Instructions to follow | Output every line of the entries from the line containing "From the choices" through the last, exactly, with no other content.

[Excerpts of spatial question data]
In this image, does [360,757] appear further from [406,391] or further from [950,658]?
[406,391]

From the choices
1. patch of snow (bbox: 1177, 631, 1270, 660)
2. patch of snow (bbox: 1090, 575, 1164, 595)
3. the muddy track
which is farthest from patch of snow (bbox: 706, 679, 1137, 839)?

The completed task |
From the choices
1. patch of snow (bbox: 1177, 631, 1270, 660)
2. patch of snow (bbox: 1090, 575, 1164, 595)
3. the muddy track
which is farthest from patch of snow (bbox: 706, 679, 1137, 839)?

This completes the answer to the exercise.